* Selection:
========================

Given that over the next decade, advances in electronic communication will affect almost every aspect of our daily life, it is important that we look to preserving the integrity and stability of the Internet. And the way in which we address controversial issues surrounding Internet domain names will affect our ability to realize the full potential of the Internet in the years to come.
Background on the Domain Names Controversy
Domain names are the familiar and easy-to-remember names for Internet users (e.g. "www.thomas.loc.gov"). They correspond to unique Internet Protocol (IP) numbers (e.g. 220.127.116.11) that are used to address computers and route traffic on the Internet. Despite the growth and commercialization of the Internet, major components of the domain name system are still under the supervision of the U.S. Government:
The registration and propagation function for key top-level domain names (.com, .org, .net) is performed by Network Solutions, Inc. (NSI) under a five year cooperative agreement with the National Science Foundation (NSF). As of September 1995, NSF permitted NSI to institute user fees for registration and maintenance of domain names. Thirty percent of the fees must be deposited by NSI into an infrastructure fund, the disposition of which has not yet been determined. NSF's cooperative agreement with NSI expires on March 31, 1998, although the agreement provides for an optional six month "ramp-down period."
The policy oversight function for both the administration of domain names and allocation of network numbers is performed by the Internet Assigned Numbers Authority (IANA), operated by the Information Sciences Institute (ISI) at the University of Southern California (USC). IANA performs these services under a contract with Defense Advanced Research Projects Agency (DARPA) that runs through September 30, 1998. In March 1997, when DARPA funding ran out, additional funds were committed by NASA and the Department of Energy. We believe that less than $500,000 will be needed to fund IANA through FY '98.
The United States Government plays a direct or indirect role in the operation of half of the world's nine root servers. The root servers propagate the domain names and corresponding network numbers from the master database maintained by NSI.
U.S. research agencies have been trying to reduce and eventually eliminate their roles in these infrastructure functions, as they have done with respect to the provision of backbone and interconnection services. The decision to allow NSI to charge user fees privatized the allocation and management of domain names from a budgetary standpoint. NSI, however, remains in a monopoly position with respect to the most valuable name space -- ".com"-- creating a situation that is not acceptable to many in the Internet community. This situation could become especially problematic if NSI were to remain in sole control of the .com domain upon expiration of the NSF/NSI cooperative agreement.

========================

* Stored records:

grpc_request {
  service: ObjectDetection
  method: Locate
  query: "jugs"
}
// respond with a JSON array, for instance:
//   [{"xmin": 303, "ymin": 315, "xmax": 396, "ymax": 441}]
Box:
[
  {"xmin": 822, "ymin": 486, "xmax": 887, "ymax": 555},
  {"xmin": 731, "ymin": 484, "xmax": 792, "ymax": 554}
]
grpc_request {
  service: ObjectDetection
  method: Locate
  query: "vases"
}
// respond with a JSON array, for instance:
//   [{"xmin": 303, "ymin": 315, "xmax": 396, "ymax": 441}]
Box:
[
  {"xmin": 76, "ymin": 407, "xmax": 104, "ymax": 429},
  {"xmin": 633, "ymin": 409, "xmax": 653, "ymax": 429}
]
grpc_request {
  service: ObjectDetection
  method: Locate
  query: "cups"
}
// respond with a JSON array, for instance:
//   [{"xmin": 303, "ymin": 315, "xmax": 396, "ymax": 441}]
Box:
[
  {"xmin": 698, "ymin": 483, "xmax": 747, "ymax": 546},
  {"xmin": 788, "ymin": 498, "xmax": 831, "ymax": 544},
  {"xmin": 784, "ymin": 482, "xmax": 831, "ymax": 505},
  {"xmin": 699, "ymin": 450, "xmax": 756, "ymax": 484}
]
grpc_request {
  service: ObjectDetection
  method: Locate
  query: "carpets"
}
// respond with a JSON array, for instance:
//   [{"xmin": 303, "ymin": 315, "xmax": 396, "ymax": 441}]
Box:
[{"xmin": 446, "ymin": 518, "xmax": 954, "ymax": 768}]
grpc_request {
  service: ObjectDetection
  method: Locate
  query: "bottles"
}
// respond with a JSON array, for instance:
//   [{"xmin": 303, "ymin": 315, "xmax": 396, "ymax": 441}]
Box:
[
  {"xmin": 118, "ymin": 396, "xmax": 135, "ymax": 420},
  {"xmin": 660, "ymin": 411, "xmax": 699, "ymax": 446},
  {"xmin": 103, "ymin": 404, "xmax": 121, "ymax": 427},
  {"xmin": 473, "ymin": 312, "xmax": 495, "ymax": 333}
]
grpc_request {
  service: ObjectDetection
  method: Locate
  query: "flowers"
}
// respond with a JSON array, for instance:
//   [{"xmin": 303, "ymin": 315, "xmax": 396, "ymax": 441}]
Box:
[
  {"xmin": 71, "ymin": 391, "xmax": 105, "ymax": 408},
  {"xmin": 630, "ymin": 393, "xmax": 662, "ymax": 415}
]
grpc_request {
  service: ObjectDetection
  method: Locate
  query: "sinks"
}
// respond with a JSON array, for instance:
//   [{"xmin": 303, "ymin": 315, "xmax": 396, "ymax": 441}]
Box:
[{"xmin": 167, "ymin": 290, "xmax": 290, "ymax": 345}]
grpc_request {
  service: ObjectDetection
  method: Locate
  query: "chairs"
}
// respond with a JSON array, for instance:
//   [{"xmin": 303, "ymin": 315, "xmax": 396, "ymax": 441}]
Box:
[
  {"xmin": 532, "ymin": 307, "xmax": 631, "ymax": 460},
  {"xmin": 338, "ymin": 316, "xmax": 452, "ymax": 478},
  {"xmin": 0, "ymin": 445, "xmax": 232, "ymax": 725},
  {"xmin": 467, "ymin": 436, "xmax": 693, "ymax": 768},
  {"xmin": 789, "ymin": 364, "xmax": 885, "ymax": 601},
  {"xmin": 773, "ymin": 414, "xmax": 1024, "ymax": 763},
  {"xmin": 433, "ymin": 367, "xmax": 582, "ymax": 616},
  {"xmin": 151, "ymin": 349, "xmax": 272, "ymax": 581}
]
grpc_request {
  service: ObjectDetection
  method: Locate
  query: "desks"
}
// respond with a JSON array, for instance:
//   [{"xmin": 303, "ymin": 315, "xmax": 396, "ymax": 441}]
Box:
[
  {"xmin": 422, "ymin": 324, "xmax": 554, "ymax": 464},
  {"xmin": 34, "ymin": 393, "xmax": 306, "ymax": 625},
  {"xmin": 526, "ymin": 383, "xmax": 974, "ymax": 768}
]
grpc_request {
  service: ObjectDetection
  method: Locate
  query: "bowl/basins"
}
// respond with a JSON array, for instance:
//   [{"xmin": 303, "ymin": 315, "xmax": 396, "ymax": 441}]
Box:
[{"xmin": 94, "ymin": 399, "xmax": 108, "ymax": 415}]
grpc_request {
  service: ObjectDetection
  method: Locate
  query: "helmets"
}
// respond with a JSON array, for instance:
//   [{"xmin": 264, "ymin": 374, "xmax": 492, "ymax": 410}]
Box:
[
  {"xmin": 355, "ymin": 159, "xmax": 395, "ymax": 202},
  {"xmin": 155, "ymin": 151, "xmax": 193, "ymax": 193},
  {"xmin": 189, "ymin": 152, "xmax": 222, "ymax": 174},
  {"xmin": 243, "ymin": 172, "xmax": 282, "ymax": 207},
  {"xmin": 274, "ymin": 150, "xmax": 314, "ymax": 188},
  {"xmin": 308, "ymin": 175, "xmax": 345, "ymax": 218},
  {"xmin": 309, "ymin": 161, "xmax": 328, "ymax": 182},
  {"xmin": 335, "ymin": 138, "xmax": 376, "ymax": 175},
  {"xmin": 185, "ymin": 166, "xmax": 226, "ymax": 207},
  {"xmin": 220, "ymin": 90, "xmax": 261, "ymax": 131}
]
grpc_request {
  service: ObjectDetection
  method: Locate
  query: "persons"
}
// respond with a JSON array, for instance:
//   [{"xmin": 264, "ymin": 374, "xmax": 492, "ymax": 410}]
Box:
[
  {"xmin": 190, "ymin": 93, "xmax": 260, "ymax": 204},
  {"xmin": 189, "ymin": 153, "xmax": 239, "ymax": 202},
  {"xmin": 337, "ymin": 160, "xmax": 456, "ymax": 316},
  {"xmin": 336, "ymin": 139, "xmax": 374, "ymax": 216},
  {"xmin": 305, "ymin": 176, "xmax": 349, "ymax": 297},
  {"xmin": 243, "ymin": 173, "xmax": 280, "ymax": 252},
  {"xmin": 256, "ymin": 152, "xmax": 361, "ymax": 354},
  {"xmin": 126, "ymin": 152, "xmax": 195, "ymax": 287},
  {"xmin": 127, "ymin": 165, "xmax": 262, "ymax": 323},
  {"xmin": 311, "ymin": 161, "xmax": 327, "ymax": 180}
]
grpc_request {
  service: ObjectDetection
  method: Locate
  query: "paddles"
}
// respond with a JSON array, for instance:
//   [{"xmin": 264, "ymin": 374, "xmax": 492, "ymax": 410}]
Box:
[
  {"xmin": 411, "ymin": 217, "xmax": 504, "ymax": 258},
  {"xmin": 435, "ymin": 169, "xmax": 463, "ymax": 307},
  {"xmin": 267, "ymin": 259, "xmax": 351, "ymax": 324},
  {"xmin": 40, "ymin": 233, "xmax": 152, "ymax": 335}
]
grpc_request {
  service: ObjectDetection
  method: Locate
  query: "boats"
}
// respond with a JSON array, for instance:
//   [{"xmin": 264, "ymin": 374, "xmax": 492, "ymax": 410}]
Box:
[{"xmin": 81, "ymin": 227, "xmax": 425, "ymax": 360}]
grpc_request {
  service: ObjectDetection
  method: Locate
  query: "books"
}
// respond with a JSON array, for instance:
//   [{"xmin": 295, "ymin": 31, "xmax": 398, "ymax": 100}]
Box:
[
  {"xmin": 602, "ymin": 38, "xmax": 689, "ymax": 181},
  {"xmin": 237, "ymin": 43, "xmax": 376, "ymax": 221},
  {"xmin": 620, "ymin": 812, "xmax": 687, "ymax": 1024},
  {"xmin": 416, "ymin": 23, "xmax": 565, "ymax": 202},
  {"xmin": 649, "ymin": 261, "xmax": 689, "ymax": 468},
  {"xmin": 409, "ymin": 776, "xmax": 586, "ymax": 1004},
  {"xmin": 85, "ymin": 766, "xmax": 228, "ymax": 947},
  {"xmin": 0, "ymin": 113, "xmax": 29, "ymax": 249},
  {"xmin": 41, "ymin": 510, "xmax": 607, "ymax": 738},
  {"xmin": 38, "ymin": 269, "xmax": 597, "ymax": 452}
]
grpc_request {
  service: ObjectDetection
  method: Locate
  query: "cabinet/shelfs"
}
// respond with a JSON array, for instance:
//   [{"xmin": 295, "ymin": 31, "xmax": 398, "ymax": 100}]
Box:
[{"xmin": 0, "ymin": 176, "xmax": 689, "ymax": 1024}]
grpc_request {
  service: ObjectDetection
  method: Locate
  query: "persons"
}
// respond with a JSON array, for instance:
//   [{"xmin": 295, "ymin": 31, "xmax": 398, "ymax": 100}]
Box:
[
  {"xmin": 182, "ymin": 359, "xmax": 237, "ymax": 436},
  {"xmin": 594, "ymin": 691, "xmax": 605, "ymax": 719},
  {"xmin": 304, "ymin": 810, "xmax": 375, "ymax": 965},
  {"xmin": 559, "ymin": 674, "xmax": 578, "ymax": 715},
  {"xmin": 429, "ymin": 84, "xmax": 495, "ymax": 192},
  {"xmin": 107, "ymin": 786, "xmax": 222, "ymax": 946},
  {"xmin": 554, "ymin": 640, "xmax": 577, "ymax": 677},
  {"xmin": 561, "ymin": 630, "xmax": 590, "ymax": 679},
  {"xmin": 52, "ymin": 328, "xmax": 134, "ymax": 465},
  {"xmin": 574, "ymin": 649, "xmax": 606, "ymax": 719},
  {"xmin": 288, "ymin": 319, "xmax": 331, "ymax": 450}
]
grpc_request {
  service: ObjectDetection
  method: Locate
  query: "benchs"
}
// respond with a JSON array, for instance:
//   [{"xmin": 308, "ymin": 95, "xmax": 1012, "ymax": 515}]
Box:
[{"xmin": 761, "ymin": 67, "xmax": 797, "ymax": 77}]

========================

* Written request 1: List the top-level domain names that the passage on domain names mentions.
* Written request 2: Repeat the passage on domain names word for word, from "The United States" to "maintained by NSI.".

* Complete response 1: .com, .org, .net

* Complete response 2:
The United States Government plays a direct or indirect role in the operation of half of the world's nine root servers. The root servers propagate the domain names and corresponding network numbers from the master database maintained by NSI.